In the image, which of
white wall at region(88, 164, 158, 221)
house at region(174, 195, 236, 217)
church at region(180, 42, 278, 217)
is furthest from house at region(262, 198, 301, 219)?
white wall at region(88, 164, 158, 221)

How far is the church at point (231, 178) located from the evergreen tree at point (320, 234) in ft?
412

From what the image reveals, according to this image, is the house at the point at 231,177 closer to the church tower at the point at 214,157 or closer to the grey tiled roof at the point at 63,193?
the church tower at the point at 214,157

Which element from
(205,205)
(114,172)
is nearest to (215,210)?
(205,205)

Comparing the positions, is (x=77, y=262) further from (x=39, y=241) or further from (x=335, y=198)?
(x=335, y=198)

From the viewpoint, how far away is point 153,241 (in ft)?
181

....

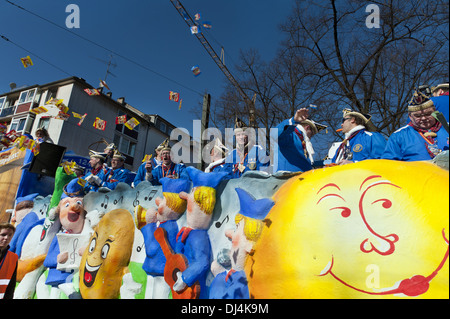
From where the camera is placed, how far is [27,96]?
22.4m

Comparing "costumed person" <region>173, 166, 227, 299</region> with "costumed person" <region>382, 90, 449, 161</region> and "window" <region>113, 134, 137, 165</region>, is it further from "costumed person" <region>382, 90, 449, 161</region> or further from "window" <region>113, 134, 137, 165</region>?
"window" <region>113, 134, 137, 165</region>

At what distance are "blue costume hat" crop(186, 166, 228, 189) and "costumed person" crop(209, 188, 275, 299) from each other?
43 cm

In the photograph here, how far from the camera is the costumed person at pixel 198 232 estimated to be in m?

....

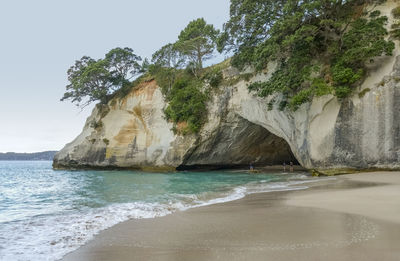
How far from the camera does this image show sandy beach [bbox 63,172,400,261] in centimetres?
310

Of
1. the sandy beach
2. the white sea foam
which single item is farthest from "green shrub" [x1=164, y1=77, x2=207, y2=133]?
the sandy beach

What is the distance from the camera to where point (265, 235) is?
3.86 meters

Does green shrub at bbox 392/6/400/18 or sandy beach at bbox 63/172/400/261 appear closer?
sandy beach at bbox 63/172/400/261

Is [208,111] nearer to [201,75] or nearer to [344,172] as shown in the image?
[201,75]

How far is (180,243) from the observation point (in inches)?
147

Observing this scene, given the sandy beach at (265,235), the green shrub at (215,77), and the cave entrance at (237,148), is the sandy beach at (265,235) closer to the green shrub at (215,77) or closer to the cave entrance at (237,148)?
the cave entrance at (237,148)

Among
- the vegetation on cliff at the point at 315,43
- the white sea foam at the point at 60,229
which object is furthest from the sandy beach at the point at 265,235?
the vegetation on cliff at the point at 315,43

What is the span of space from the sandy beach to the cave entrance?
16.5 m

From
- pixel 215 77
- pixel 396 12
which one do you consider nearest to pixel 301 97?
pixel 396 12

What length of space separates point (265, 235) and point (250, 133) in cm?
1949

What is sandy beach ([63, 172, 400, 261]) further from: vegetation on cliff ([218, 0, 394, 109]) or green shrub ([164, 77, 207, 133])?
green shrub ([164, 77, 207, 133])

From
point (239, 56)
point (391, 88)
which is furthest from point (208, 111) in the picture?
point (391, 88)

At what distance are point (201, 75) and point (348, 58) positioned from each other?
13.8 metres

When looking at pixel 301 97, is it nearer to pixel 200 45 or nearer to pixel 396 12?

....

◆ Exercise details:
Recast the part of the items that opens with the line containing "Observing this scene, given" and closes with the line containing "When looking at", both included, as a Markdown table with a Row column giving each line's number and a Line column holding the line itself. Leave out blank lines.

◆ Task solution:
| Row | Line |
|---|---|
| 1 | Observing this scene, given the sandy beach at (265,235), the green shrub at (215,77), and the cave entrance at (237,148), is the sandy beach at (265,235) closer to the green shrub at (215,77) or closer to the cave entrance at (237,148)? |
| 2 | the cave entrance at (237,148) |
| 3 | Among |
| 4 | - the vegetation on cliff at the point at 315,43 |
| 5 | - the white sea foam at the point at 60,229 |
| 6 | which object is furthest from the sandy beach at the point at 265,235? |
| 7 | the vegetation on cliff at the point at 315,43 |
| 8 | What is the span of space from the sandy beach to the cave entrance? |
| 9 | 16.5 m |
| 10 | From |
| 11 | - pixel 215 77 |
| 12 | - pixel 396 12 |
| 13 | which one do you consider nearest to pixel 301 97? |
| 14 | pixel 396 12 |
| 15 | What length of space separates point (265, 235) and point (250, 133) in cm? |
| 16 | 1949 |
| 17 | What is sandy beach ([63, 172, 400, 261]) further from: vegetation on cliff ([218, 0, 394, 109]) or green shrub ([164, 77, 207, 133])? |
| 18 | green shrub ([164, 77, 207, 133]) |
| 19 | From |
| 20 | point (239, 56) |
| 21 | point (391, 88) |
| 22 | which is furthest from point (208, 111) in the picture? |
| 23 | point (391, 88) |
| 24 | At what distance are point (201, 75) and point (348, 58) positioned from each other? |
| 25 | 13.8 metres |
| 26 | When looking at pixel 301 97, is it nearer to pixel 200 45 or nearer to pixel 396 12? |